### EXTRAIT CHOISI
==============================
DIÉRÈSE n°90, juin 2024
Directeur de publication : Daniel MARTINEZ

Évelyne MORIN NUIT D’ÉCRIRE
Éd Les Lieux-Dits, 2023, 44 pages, 7 euros

« Écrire, c’est fossoyer la nuit, jusqu’à percer le petit jour » (Sylvie Germain, in « Céphalopores »).
Les deux mots les plus importants de cette phrase forment (forgent ?) le titre du livre d’Évelyne Morin. Livre hermétique au sens mythologique du texte (Hermès, conducteur des âmes vers les Enfers, Hermès qui descend dans la nuit et fait apparaître les gouffres). L’autre personnage qui rejoint les Enfers se nomme Orphée : il charme les bêtes sauvages par son chant, ancêtre du poème écrit. La nuit, l’écriture : ces deux-là deviennent inséparables sous la plume essentielle d’Évelyne Morin.
Mais cet infinitif du titre ? Énigme ou évidence tellement énorme qu’on ne la voit pas ? Est-ce la nuit qui fait écrire ou écrire qui fait nuit ?
Ici et là quelques oxymores célébrant le jaillissement héraclitéen des contraires qui seul donne harmonie au monde (« nuits flamboyantes », « traces d’inexistence »), quelques majuscules au milieu des vers, fanaux remettant le lecteur égaré sur le chemin, comme une respiration permettant de replonger, apnée salvatrice donnant accès aux abysses. Là gisent les mots d’Évelyne Morin (« les mots attendent dans les ténèbres »), ces mots « issus de terre » dont la fulgurance nous offre une clé pour ouvrir les mondes scellés. Ainsi se bâtit cette écriture non-pareille, juste en deçà du non-dit (« écrire toujours/ au plus loin/ de ce qui ne s’écrit pas »), cette écriture qui nous enseigne que le poème est sans doute la seule entité qui puisse introduire l’indicible dans le dit, et faire comprendre ainsi que le mystère est, non pas un problème à résoudre, mais l’essence de l’inconnaissable (ce qui jamais ne pourra être découvert). Les mots, ici, ne sont plus mémoire, pas encore oubli, et donc malléables : écrire, pour la poète, c’est les faire grandir. Et c’est aussi prendre soin de l’impensable (ce qui existait avant les origines), cet impensable qui relance le questionnement primordial.
Et donc nous voici immergés dans une poésie porteuse d’une intimité translucide (et, pourquoi pas, trans-lucide, au-delà de la lucidité…) jusqu’à l’évidence ultime de la parole. Ne pas oublier, à cet instant, que le mot « lucidité » vient de « lux » (lumière). Alors la lucidité est-elle recommandée lorsqu’on poursuit des ombres ? Peu importe, dit la poète, l’essentiel est ailleurs : la poésie est atemporelle. Et comme le sens du temps est aussi un sens du lieu, « nous sommes au centre/ du lieu/ qui n’existe pas ». Mais qu’elle nomme cependant, lieu veillé par le nom, nom émigré dans le lieu. Et ce lieu sans appartenance est ainsi propice au compagnonnage avec l’invisible. Ici et n’importe où, lieu qu’on trouve et qu’on ne trouve pas, et qui nous fait étrangers quelle que soit notre quête. Et pour accueillir cet étranger en soi, il faut se séparer du natal : cela se nomme l’errance (« nous inventions un nouvel exode/ sans savoir où/ nous serions demain »).
==============================
### LISTE DES ENREGISTREMENTS
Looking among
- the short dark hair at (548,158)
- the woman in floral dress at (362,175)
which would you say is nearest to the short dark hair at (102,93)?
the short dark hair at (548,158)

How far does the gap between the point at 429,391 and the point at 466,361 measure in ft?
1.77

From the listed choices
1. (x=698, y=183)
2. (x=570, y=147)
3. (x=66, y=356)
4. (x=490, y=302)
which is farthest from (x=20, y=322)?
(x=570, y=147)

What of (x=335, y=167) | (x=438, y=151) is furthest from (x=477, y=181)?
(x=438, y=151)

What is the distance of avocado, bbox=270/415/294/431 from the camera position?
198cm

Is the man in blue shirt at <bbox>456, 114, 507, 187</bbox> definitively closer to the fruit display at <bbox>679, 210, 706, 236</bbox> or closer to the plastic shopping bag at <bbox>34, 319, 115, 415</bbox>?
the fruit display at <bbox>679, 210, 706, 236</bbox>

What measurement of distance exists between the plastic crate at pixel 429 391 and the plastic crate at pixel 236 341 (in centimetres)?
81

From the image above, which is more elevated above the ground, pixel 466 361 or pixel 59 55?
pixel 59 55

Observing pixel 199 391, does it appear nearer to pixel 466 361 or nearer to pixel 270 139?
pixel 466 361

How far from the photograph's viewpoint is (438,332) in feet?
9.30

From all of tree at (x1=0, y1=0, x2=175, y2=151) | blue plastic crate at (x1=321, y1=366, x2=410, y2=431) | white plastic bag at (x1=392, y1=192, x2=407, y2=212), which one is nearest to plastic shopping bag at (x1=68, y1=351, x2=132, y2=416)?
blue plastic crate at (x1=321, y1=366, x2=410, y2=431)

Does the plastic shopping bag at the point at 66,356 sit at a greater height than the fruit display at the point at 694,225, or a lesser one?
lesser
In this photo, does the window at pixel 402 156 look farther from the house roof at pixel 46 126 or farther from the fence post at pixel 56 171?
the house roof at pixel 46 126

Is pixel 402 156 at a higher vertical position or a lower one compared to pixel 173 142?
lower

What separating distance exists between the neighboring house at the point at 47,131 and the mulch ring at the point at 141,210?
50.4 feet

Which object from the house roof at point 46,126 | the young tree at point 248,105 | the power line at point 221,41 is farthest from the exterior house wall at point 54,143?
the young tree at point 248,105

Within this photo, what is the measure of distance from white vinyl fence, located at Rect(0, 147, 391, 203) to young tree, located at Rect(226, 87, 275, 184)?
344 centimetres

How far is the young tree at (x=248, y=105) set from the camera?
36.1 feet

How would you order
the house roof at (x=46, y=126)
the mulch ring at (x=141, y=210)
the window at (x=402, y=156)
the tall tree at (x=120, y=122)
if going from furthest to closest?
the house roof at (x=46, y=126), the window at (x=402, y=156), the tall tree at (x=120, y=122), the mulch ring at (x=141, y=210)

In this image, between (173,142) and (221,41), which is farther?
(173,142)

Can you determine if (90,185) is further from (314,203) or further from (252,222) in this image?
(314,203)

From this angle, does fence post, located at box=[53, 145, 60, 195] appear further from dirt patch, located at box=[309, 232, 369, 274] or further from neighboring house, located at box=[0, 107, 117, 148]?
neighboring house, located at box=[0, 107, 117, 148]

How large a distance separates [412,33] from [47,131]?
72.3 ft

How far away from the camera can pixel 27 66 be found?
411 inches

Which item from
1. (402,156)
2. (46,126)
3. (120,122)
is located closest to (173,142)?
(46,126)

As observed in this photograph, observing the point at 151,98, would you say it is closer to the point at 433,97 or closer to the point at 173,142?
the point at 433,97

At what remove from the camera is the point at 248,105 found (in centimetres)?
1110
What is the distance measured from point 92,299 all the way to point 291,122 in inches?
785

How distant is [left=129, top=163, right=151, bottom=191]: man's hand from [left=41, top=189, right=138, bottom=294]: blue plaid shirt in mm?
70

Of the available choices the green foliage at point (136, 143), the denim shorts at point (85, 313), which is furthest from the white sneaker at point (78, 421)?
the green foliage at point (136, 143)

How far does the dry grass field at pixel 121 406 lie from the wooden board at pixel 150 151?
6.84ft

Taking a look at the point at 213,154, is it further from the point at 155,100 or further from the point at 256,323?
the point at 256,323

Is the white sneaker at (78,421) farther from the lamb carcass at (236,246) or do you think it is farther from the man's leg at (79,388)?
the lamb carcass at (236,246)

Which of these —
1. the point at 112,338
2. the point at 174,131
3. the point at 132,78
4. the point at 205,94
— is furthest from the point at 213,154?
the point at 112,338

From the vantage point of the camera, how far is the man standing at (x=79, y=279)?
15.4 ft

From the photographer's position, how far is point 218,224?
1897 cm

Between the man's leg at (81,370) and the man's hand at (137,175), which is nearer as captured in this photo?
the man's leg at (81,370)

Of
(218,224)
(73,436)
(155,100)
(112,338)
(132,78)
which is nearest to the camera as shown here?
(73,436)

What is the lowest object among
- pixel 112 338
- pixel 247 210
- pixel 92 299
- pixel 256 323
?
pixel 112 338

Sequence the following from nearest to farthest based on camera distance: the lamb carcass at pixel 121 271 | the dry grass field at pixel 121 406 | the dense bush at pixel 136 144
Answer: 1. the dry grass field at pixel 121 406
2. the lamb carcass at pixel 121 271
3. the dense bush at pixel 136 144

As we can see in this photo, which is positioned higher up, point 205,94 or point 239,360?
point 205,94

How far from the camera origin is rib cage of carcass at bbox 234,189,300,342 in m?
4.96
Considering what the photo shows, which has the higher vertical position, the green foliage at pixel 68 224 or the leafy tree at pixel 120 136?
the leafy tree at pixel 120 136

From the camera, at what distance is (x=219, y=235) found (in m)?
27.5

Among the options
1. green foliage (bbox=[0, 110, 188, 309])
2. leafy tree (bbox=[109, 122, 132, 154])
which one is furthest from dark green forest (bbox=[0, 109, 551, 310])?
==============================
### CONSIGNES DE L'EXERCICE
**A)** Traduisez en anglais cette phrase tirée de la critique de Nuit d'écrire : « La nuit, l’écriture : ces deux-là deviennent inséparables sous la plume essentielle d’Évelyne Morin. »
**B)** Poursuivez la critique de Nuit d'écrire en reprenant juste après sa dernière phrase.
Les enregistrements proviennent d'une autre source que la critique de Nuit d'écrire.

### RÉPONSES AUX CONSIGNES
**A)** Night, writing: these two become inseparable under Évelyne Morin's essential pen.

**B)**
Comprendre alors que l’errant(e) sait, mieux que personne, saisir les choses par leur absence. Et donc, à la limite, s’absenter du monde (pour pouvoir y revenir ?). Est-ce cela l’existence ? Quoi qu’il en soit, nous dit Évelyne Morin, toute existence cache en elle une fissure par où s’échappent le désir et l’attente. Demeure alors seule la nostalgie de ce qu’on n’a pas connu et, peut-être, l’espérance de ce jumeau du vide qu’est le surgissement. Quant à la mort, qui frôle chaque page, il ne nous reste plus, dit la poète paraphrasant René Char, qu’à faire de l’art avant elle. Hantée par les pendus de Tulle (1944) que son œuvre tient pour bornes milliaires, scandant le retour aux origines, sa parole devient fleuve roulant entre vie et mort, à découvert, jusqu’au poème ultime, seul écrit au futur.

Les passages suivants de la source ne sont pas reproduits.